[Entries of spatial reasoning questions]

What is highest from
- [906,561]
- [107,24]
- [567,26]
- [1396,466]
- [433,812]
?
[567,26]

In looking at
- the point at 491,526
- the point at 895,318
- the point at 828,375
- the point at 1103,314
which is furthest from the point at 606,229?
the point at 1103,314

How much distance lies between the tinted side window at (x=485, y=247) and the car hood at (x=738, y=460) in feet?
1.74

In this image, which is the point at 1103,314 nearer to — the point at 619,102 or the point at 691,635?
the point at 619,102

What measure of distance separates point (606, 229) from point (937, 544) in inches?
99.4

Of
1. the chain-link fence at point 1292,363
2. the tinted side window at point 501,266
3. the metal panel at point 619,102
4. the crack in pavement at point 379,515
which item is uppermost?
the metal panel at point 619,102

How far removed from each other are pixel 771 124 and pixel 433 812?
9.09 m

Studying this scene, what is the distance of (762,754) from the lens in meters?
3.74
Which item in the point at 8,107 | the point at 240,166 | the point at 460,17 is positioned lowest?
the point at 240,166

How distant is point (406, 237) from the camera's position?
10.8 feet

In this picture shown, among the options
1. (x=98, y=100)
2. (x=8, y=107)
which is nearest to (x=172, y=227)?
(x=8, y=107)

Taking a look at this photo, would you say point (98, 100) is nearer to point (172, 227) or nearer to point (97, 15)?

**Given instruction**: Copy out the entries word for word, beginning at the line containing "Studying this scene, what" and continuing to the end of the entries.

**Answer for this exercise**:
Studying this scene, what is the distance of (762,754) from the lens in meters?
3.74
Which item in the point at 8,107 | the point at 240,166 | the point at 460,17 is positioned lowest?
the point at 240,166

How distant is point (406, 237) from the camera's position?
10.8 feet

In this picture shown, among the options
1. (x=98, y=100)
2. (x=8, y=107)
which is nearest to (x=172, y=227)?
(x=8, y=107)

Taking a look at this photo, would you say point (98, 100) is nearer to point (172, 227) or nearer to point (97, 15)?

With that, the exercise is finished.